Autonomie parce que c’est un outil personnel dont l’usage peut être privé. La clé du succès du téléphone mobile réside nous venons de le voir sur le fait que cette technologie est un outil de communication de mise en réseau des individus 577 . S’il est admis que le téléphone mobile est vecteur de liens sociaux, la grande question est celle de savoir si le côté utile 578 du téléphone mobile relèguera au second plan l’effet de mode du portable chez les jeunes notamment avec les pratiques identitaires (vêtements, façon de parler, etc.) pour laisser place à une dynamique d’usage plus forte et plus efficace articulée sur la transmission de savoir-faire, l’échange d’informations qui pourraient amener le portable à devenir un excellent promoteur du bien être social.

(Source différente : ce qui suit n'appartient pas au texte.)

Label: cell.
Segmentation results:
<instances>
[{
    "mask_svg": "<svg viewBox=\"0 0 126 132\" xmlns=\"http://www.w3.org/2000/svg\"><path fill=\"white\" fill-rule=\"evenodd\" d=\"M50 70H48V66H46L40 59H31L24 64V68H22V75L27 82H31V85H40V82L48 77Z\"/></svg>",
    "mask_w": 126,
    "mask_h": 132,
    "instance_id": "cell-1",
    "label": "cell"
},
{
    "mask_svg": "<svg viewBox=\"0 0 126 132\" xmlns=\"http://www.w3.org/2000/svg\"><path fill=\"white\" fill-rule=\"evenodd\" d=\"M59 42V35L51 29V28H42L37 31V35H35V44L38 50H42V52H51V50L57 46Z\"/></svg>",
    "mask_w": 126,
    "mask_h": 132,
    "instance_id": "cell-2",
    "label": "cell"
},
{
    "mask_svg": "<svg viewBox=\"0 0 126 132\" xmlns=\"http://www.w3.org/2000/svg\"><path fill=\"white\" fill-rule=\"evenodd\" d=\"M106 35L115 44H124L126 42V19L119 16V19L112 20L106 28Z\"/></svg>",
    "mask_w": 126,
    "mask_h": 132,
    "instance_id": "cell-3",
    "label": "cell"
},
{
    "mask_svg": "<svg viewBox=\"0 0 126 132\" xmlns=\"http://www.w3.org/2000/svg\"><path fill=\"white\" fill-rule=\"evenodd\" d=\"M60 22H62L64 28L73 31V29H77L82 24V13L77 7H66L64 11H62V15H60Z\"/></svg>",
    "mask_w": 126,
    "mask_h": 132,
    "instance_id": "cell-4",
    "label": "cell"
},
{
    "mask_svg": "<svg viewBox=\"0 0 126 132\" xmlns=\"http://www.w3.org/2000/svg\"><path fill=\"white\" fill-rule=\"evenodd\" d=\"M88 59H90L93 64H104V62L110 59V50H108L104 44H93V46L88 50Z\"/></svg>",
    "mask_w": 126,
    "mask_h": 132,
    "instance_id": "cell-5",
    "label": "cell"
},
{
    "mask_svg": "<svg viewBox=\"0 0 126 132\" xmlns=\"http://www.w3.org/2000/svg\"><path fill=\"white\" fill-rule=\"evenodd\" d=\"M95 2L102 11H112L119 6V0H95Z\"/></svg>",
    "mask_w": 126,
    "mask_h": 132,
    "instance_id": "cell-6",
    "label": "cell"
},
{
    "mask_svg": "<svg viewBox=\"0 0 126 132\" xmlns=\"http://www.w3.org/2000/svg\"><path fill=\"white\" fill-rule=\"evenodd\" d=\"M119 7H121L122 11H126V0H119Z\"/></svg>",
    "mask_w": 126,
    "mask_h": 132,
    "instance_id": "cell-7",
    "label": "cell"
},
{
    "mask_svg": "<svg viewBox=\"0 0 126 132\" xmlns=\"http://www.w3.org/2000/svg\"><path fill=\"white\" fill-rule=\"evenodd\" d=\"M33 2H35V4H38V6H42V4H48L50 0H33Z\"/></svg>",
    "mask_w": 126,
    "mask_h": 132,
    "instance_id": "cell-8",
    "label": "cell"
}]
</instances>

Toutefois, en tant que simples utilisateurs 579 , les usagers africains, c’est le moins que l’on puisse dire, s’adaptent à l’environnement qui est désormais le leur, fait des TIC, dont fait partie le téléphone mobile.

Notes
567.

Première radio généraliste internationale du continent africain en service depuis le 7 février 1981 à Libreville au Gabon et depuis novembre 1992 à Paris.

568.

Cela n’a pas été un véritable don, car si les journalistes pouvaient disposer et faire usages de leurs cellulaires sans en avoir fait la commande, le prix de ces téléphones "donnés" devaient être déduit sur les salaires de chacun des journalistes.

569.

Albert Edou Nkoulou est chef de service des actualités à la station panafricaine Africa n°1 depuis septembre 2000. Il succéda à François Duc Moukouangui.

570.

Mouila, capitale provinciale de la région de la Ngounié. Cette ville se trouve à 8 heures de route (en 4x4) de Libreville dans le Sud du Gabon.

571.

Aliénation du fait de l’éternelle disponibilité salarié vis à vis de son employeur.

572.

Tel était l’intitulé d’un article du quotidien national gabonais « L’Union », faisant état le 9 octobre 2002 dernier de la corruption kaki. Article qui avait l’objet d’une dépêche de l’AFP (Agence France Presse) relevant (nous citons l’article), que « des éléments de la gendarmerie nationale gabonaise ont transformé en de véritables péages ײ leurs contrôles routiers sur la seule route entre Libreville et l’intérieur du pays.  On ne circule librement sur la route nationale qu’en faisant dans l’illégalité, c’est à dire en pratiquant la corruption kaki. Affirme « L’Union » qui a répertorié une dizaine de postes de contrôle sur 250 km séparant la capitale gabonaise et la première grande ville du pays sur cet axe, Lambaréné. « Les éléments de gendarmerie présents contrôlent plutôt les billets de 100 FCFA, (environ 1,5 euros) en circulation » ironise le journal, regrettant que les forces de l’ordre ne se préoccupent pas de « l’afflux massif de sans-papiers » à Libreville. « On ne mange pas les papiers du véhicule a expliqué à un journaliste l’un des gendarmes en poste ». Les seuls usagers à ne pas ײcôtiserײ, note « L’Union », se sont « les véhicules administratifs » et « les voitures de hautes personnalités de l’Etat.»  AFP 13 novembre 2002.

573.

Est-il encore juste dans le cas du téléphone mobile de parler de coup de fil ?

574.

La plupart des contrôles urbains de police sont des occasions pour ces derniers de demander aux usagers, surtout aux conducteurs de taxi en majorité ressortissants étrangers, en règle ou pas, une part de leur recette. Faciles a intimider, les chauffeur de taxi (surtout étrangers) n’hésitent à s’exécuter en donnant quelques billets de banque à leurs raquetteurs.

575.

Réseaux volume 20, « Les Mobiles », n° 112-113 /2002/.

576.

Nous avons étudié le cas de paysans des régions reculées, les commerçants, et agriculteurs.

577.

Ces individus peuvent être constitués en équipes de recherche (scientifiques, des collègues de travail, des condisciples de classe, etc.) mais aussi les communautés relationnelles (parents et amis).

578.

Un côté utile que l’on voit prendre le dessus dans le cadre professionnel surtout dans le secteur des services.

579.

Parce que n’étant pas producteurs des TIC.